Until his relatives arrived, fellow convicts helped him gather the necessary medicines to survive. Yarmamedov’s relatives brought medicines and money. After receiving the bribes, the doctors changed their attitude towards Yarmamedov. Two weeks later, the convict was released from the prison’s medical unit and should have been transferred to MR-B/15, a prison hospital in Mary. For that, he had to pay a bribe for “the transfer.” Since Yarmamedov had run out of money for bribes, he continued to be treated in his prison cell.*
Mansur Mingelov is a Baloch activist from Mary province. He was first arrested on 6 June 2012, one day after his brother’s arrest. Mingelov was sent to a rehab facility for people who use drugs for 15 days, just because the police wanted to cover up the marks that they had left on him after long beatings. During these 15 days, he was twice enticed with drugs and he was later asked to sign a blank sheet of paper, which would have been used for a false confession.
Mingelov was released on 22 June 2012, in the absence of any reasonable charges against him. After his release, Mingelov appealed to the Prosecutor-General’s Office and to Turkmenistan’s President with a letter denouncing the torture he suffered by the State Service for Security Protection of a Healthy Society (formerly known as State Drugs Control Service). Between 22 June and 2 August, when he was arrested again, Mingelov collected evidence and documented 11 cases of torture and ill-treatment of other members of Baloch community in Mary province. He sent copies of testimonies on compact discs to the Prosecutor-General’s Office, the OSCE Center and the U.S. Embassy in Ashgabat.

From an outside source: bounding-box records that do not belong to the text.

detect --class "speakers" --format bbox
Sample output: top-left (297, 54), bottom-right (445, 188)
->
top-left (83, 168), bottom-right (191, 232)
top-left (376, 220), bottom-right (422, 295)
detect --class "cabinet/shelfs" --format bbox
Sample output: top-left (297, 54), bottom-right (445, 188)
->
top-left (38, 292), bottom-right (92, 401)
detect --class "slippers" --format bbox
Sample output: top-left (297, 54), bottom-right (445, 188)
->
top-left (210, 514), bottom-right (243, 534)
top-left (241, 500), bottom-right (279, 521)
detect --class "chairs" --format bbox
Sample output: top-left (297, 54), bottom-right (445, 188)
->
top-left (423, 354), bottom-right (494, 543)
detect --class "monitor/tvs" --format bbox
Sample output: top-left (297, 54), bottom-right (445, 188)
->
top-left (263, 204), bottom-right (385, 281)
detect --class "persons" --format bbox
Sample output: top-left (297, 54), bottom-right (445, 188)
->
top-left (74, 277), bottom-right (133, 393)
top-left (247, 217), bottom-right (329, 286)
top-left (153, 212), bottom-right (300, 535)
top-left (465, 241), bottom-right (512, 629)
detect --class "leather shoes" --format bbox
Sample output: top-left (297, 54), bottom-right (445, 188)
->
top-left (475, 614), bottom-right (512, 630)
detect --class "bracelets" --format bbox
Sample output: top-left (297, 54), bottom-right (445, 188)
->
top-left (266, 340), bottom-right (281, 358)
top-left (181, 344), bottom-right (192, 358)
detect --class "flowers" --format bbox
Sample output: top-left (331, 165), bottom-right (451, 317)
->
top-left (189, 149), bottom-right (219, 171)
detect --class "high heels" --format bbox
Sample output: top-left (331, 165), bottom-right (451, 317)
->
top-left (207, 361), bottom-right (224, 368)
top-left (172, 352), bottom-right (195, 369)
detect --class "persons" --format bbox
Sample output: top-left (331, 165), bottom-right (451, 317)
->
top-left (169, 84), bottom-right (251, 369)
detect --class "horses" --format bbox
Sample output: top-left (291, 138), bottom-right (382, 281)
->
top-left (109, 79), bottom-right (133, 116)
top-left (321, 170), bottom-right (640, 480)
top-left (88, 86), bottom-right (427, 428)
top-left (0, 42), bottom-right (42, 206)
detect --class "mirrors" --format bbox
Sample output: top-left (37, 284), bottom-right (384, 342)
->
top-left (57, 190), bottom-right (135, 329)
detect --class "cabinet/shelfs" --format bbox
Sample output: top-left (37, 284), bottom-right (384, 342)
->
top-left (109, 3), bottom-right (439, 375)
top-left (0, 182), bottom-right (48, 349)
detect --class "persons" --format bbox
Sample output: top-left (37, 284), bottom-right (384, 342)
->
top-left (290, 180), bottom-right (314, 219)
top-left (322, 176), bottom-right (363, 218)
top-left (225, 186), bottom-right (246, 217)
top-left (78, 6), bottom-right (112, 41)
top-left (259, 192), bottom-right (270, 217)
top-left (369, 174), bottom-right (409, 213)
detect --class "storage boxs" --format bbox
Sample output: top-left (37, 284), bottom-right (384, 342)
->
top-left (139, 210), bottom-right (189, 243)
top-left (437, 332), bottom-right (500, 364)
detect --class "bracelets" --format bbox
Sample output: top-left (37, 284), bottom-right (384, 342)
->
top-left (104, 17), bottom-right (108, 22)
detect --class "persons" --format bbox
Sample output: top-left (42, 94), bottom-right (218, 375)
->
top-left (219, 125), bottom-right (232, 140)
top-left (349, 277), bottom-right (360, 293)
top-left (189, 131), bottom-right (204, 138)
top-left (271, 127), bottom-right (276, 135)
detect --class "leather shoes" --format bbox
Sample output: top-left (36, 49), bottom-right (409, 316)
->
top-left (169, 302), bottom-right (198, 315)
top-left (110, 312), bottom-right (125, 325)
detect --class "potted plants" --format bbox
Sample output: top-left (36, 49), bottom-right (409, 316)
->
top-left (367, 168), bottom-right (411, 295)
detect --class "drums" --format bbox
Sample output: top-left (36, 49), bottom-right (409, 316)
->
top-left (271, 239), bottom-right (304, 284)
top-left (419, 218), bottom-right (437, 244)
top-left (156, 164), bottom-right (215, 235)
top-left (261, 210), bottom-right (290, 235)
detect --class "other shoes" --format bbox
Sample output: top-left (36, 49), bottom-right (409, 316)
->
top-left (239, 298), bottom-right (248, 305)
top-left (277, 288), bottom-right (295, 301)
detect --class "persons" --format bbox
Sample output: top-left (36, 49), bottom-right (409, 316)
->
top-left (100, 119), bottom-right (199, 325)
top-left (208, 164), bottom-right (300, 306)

Reports from various people included allegations of law enforcement officers harming detainees’ bones with chisels, pulling the scrotum with pliers, and the use of electric shock, chair legs and plastic bottles for beatings and torture.

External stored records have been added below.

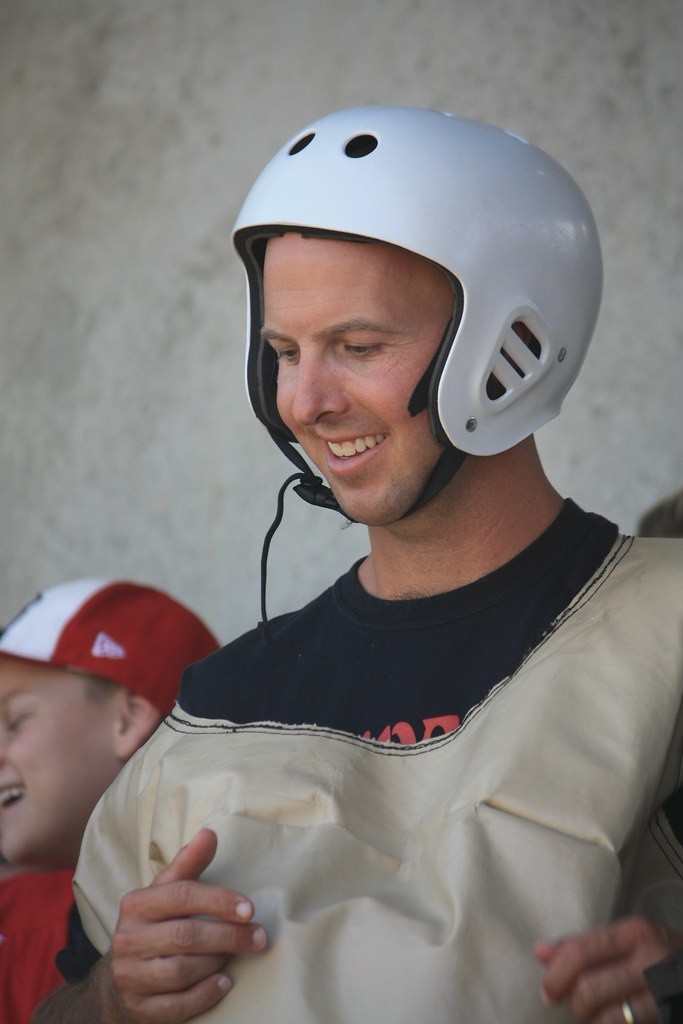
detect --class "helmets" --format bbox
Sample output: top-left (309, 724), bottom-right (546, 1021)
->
top-left (228, 100), bottom-right (606, 461)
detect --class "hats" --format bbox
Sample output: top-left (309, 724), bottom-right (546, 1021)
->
top-left (0, 577), bottom-right (223, 720)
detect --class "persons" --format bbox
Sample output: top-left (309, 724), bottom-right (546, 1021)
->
top-left (18, 107), bottom-right (683, 1024)
top-left (0, 580), bottom-right (230, 1024)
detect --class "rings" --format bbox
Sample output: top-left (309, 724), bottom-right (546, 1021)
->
top-left (622, 1000), bottom-right (634, 1024)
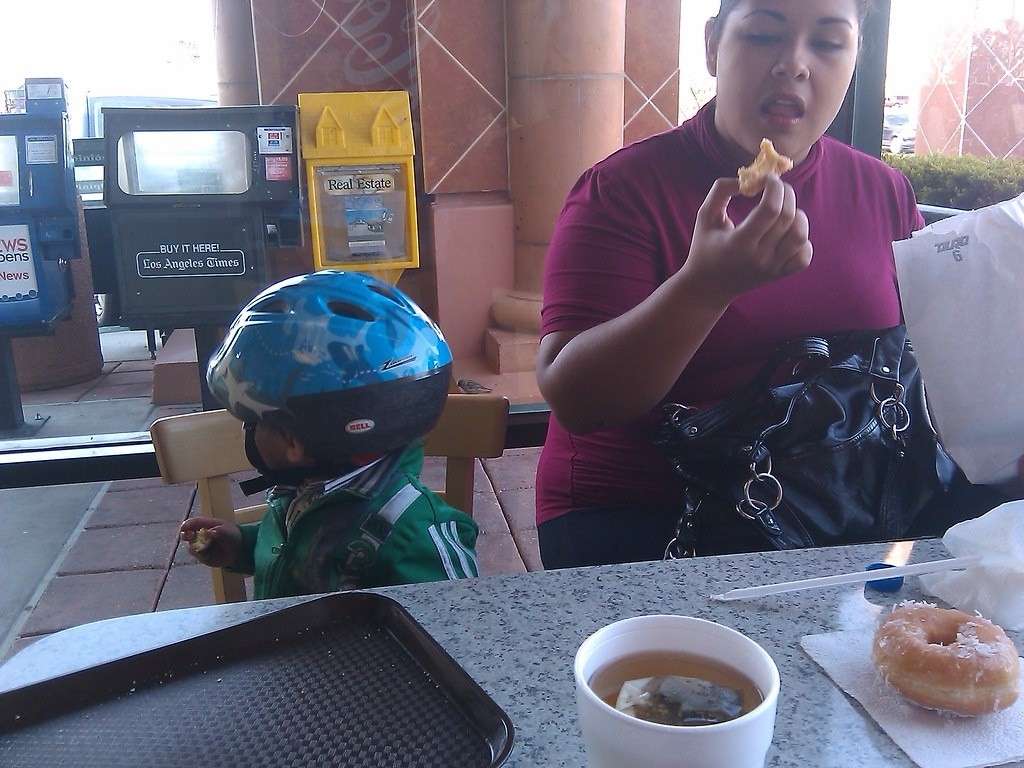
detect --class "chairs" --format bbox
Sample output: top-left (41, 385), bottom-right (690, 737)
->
top-left (146, 396), bottom-right (511, 606)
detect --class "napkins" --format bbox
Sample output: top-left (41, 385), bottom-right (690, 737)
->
top-left (799, 627), bottom-right (1024, 768)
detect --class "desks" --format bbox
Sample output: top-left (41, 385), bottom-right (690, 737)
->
top-left (0, 533), bottom-right (1024, 768)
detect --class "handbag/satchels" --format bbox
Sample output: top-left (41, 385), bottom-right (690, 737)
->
top-left (657, 323), bottom-right (980, 560)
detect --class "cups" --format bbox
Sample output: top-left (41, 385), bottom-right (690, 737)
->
top-left (574, 614), bottom-right (780, 768)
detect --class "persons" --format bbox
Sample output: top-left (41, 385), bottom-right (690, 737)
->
top-left (180, 267), bottom-right (478, 602)
top-left (532, 0), bottom-right (930, 574)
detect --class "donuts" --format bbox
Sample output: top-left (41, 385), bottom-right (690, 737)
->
top-left (872, 599), bottom-right (1022, 720)
top-left (736, 138), bottom-right (793, 197)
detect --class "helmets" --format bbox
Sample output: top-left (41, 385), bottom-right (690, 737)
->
top-left (208, 270), bottom-right (452, 453)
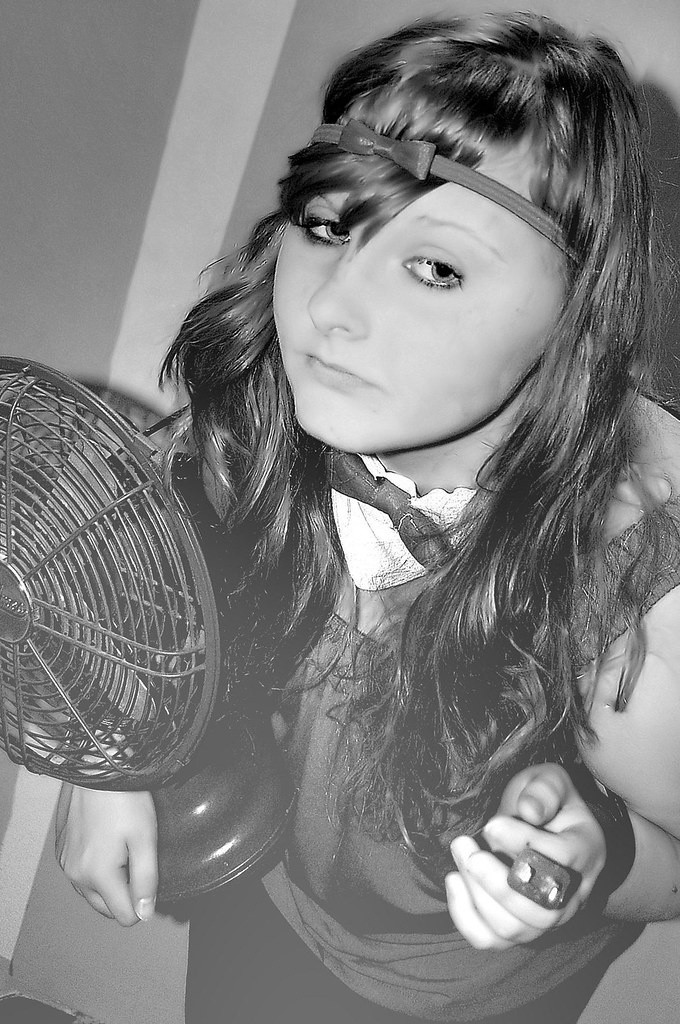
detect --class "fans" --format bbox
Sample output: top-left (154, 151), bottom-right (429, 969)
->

Mingelov’s expose of the crimes of Turkmenistan’s narcotics police was the informal reason for his second arrest. During the first five days of his detention, the authorities fabricated a criminal case against him. Despite many contradictions and discrepancies in the case, the court found Mingelov guilty and sentenced him to 22 years in prison on charges of drugs trafficking, production of pornography, and involving minors in “antisocial activities.”
In April 2014, Amnesty International started a global campaign for Mingelov’s case, calling for the Turkmen authorities to prevent his transfer to the Ovadan-Depe prison, where he had suffered beatings in the past.
In May 2014, while in prison, Mingelov went on an indefinite hunger strike in protest against his unlawful sentence. This drew the attention of international human rights organizations and his name was cited widely in the global human rights campaigns of Amnesty International and other organizations, as well as in U.S. State Department reports.